What to produce: Each record below should be repeated precisely as written.

Data for this task:
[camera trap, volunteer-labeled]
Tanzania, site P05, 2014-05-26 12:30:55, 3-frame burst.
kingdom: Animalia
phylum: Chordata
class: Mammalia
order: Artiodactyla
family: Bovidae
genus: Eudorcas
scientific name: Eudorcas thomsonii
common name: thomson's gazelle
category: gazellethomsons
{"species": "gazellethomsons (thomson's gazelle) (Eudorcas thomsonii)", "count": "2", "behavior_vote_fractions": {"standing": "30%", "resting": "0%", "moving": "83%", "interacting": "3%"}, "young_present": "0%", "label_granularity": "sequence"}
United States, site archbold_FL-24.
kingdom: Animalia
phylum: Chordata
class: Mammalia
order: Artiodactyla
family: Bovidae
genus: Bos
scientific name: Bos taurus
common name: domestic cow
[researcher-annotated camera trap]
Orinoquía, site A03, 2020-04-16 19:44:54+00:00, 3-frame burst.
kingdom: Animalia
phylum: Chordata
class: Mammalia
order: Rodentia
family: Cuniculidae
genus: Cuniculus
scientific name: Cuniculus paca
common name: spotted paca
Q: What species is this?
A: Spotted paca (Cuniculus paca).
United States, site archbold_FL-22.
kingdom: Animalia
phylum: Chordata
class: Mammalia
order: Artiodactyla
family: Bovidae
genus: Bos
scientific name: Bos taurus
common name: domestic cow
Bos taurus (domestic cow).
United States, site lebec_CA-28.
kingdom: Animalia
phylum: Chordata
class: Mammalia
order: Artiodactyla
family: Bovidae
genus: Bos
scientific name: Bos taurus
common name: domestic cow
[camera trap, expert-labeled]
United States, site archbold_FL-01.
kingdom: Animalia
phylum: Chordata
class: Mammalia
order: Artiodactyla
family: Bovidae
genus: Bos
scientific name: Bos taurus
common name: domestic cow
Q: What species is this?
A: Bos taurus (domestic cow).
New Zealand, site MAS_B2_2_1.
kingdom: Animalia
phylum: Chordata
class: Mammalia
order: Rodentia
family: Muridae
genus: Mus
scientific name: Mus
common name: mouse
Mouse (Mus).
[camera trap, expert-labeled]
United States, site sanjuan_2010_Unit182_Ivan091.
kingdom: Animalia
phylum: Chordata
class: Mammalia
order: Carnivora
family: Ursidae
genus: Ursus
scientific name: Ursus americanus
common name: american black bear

Task solution:
[camera trap, volunteer-labeled]
Tanzania, site P05, 2014-05-26 12:30:55, 3-frame burst.
kingdom: Animalia
phylum: Chordata
class: Mammalia
order: Artiodactyla
family: Bovidae
genus: Eudorcas
scientific name: Eudorcas thomsonii
common name: thomson's gazelle
category: gazellethomsons
{"species": "gazellethomsons (thomson's gazelle) (Eudorcas thomsonii)", "count": "2", "behavior_vote_fractions": {"standing": "30%", "resting": "0%", "moving": "83%", "interacting": "3%"}, "young_present": "0%", "label_granularity": "sequence"}
United States, site archbold_FL-24.
kingdom: Animalia
phylum: Chordata
class: Mammalia
order: Artiodactyla
family: Bovidae
genus: Bos
scientific name: Bos taurus
common name: domestic cow
[researcher-annotated camera trap]
Orinoquía, site A03, 2020-04-16 19:44:54+00:00, 3-frame burst.
kingdom: Animalia
phylum: Chordata
class: Mammalia
order: Rodentia
family: Cuniculidae
genus: Cuniculus
scientific name: Cuniculus paca
common name: spotted paca
Q: What species is this?
A: Spotted paca (Cuniculus paca).
United States, site archbold_FL-22.
kingdom: Animalia
phylum: Chordata
class: Mammalia
order: Artiodactyla
family: Bovidae
genus: Bos
scientific name: Bos taurus
common name: domestic cow
Bos taurus (domestic cow).
United States, site lebec_CA-28.
kingdom: Animalia
phylum: Chordata
class: Mammalia
order: Artiodactyla
family: Bovidae
genus: Bos
scientific name: Bos taurus
common name: domestic cow
[camera trap, expert-labeled]
United States, site archbold_FL-01.
kingdom: Animalia
phylum: Chordata
class: Mammalia
order: Artiodactyla
family: Bovidae
genus: Bos
scientific name: Bos taurus
common name: domestic cow
Q: What species is this?
A: Bos taurus (domestic cow).
New Zealand, site MAS_B2_2_1.
kingdom: Animalia
phylum: Chordata
class: Mammalia
order: Rodentia
family: Muridae
genus: Mus
scientific name: Mus
common name: mouse
Mouse (Mus).
[camera trap, expert-labeled]
United States, site sanjuan_2010_Unit182_Ivan091.
kingdom: Animalia
phylum: Chordata
class: Mammalia
order: Carnivora
family: Ursidae
genus: Ursus
scientific name: Ursus americanus
common name: american black bear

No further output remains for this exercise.